§ **RECORD EXTRACTS**:
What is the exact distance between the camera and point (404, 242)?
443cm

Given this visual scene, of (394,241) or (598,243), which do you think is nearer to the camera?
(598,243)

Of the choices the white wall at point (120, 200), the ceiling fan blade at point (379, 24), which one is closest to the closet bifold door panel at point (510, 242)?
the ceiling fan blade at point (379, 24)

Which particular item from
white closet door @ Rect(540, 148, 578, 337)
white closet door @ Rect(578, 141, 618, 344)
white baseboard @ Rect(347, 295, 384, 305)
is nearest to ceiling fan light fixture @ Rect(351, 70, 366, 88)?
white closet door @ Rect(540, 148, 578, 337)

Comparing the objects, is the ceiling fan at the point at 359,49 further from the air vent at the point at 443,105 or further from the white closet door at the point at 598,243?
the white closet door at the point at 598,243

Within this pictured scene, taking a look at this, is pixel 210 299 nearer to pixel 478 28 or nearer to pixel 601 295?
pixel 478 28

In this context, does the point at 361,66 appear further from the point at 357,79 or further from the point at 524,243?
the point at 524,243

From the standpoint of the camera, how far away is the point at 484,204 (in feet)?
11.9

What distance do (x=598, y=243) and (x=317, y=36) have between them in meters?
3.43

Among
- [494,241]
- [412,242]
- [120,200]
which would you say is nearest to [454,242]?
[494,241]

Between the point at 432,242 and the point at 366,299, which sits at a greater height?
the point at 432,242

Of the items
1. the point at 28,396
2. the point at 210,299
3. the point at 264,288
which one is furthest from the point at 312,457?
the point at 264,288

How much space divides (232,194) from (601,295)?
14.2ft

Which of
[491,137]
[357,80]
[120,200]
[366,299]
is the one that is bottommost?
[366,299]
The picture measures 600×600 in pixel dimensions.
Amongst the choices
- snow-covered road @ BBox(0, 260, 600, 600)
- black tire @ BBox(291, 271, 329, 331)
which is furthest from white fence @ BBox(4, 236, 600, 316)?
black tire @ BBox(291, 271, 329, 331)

---

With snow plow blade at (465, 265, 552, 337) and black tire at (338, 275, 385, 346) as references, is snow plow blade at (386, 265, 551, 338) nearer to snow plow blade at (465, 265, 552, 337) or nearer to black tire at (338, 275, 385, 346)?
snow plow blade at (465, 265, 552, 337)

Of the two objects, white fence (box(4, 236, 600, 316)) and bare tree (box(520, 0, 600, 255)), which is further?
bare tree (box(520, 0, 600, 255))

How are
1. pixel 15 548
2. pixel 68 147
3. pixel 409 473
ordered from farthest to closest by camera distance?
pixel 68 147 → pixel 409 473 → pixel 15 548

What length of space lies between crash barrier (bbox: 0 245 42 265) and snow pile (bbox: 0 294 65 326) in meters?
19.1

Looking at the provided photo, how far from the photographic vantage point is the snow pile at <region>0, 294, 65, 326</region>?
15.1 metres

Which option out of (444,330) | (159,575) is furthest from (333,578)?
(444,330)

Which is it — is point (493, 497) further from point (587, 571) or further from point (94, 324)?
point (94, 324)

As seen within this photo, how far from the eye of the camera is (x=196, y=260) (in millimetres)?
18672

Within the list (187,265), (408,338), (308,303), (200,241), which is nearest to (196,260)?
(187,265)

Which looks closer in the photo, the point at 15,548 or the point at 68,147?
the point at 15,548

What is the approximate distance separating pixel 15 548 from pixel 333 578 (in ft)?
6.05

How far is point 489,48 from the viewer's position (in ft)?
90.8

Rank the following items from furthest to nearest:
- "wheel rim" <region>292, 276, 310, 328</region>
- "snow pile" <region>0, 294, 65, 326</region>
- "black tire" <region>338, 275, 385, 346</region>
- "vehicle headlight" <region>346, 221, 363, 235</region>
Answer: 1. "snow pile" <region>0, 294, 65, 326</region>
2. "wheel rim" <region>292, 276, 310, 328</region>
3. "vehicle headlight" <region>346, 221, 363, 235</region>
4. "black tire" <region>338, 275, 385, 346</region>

§ **TASK BRIEF**:
Select and copy every line in the rows above that contains the string "furthest", where case counts.

§ **ANSWER FOR THIS EXERCISE**:
which one is furthest from the point at 312,457?
which is furthest from white fence @ BBox(4, 236, 600, 316)?
Which option out of (444,330) | (159,575) is furthest from (333,578)?
Rank the following items from furthest to nearest:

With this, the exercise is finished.